## WHAT YOU WILL DO:
1: Name each thing that the passage on Texas cottage food says federal labeling rules add once a producer ships across state lines.
2: From the passage on Texas cottage food, return everything from "1. Missing or" down to "batch, every time.".
3: Translate this sentence from the passage on Texas cottage food into Spanish: "Most prepared baked goods are taxable at retail."

## TEXT FOR ANALYSIS:
┏━━

The Texas sales tax rule is independent of cottage food. Most prepared baked goods are taxable at retail. Some grocery-style items (a whole loaf of bread sold for home consumption) are exempt. The combined state plus local rate can exceed 8.25%. To collect sales tax legally, you need a Texas Sales and Use Tax Permit (free to apply for through the Comptroller). Failing to collect tax on taxable sales is a separate violation from cottage food, and the Comptroller is more aggressive on enforcement than DSHS.

Federal labeling for shipping (which you can't do anyway under cottage food, but)

If a cottage food producer transitions to a commercial kitchen and starts shipping interstate, federal labeling rules add nutrition facts panels (with exemptions for small businesses), bilingual labeling for imported goods, and FDA facility registration. None of that is required under Texas cottage food, but the moment a producer crosses into commercial production, the federal floor lifts.

Common mistakes Texas cottage food producers make in year one

Patterns repeat. The five most common compliance failures, in rough order of frequency:

  1. Missing or incomplete allergen statement. A "Contains:" line absent on a product with wheat, eggs, or dairy. The cure is mechanical — every label, every batch, every time.

┗━━

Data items
┏━━

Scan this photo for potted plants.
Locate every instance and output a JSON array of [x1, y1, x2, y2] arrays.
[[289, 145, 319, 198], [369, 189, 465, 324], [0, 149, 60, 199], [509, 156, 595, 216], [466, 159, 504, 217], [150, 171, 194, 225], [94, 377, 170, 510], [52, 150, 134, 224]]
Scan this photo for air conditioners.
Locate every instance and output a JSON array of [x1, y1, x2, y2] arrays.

┗━━
┏━━

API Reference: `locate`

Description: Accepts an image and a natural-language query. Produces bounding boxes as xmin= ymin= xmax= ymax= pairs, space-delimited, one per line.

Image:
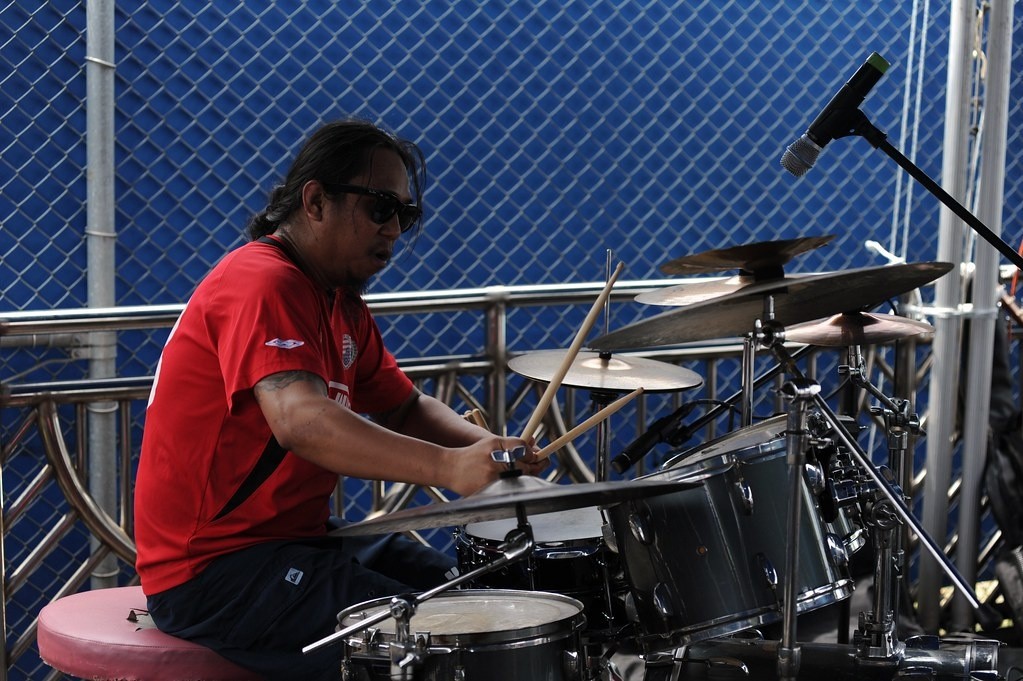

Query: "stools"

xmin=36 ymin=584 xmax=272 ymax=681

┗━━
┏━━

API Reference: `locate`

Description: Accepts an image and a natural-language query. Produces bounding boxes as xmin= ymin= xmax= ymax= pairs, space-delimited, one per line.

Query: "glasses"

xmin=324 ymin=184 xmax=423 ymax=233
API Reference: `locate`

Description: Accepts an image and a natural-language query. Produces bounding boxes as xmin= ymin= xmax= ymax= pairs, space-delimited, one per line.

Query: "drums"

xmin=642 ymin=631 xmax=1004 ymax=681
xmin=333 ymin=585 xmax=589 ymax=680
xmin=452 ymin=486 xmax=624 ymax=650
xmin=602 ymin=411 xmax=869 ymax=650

┗━━

## ANSWERS PER TASK:
1: Nutrition facts panels (with exemptions for small businesses), bilingual labeling for imported goods, FDA facility registration

2:
1. Missing or incomplete allergen statement. A "Contains:" line absent on a product with wheat, eggs, or dairy. The cure is mechanical — every label, every batch, every time.

3: La mayoría de los productos horneados preparados están sujetos a impuestos en la venta al por menor.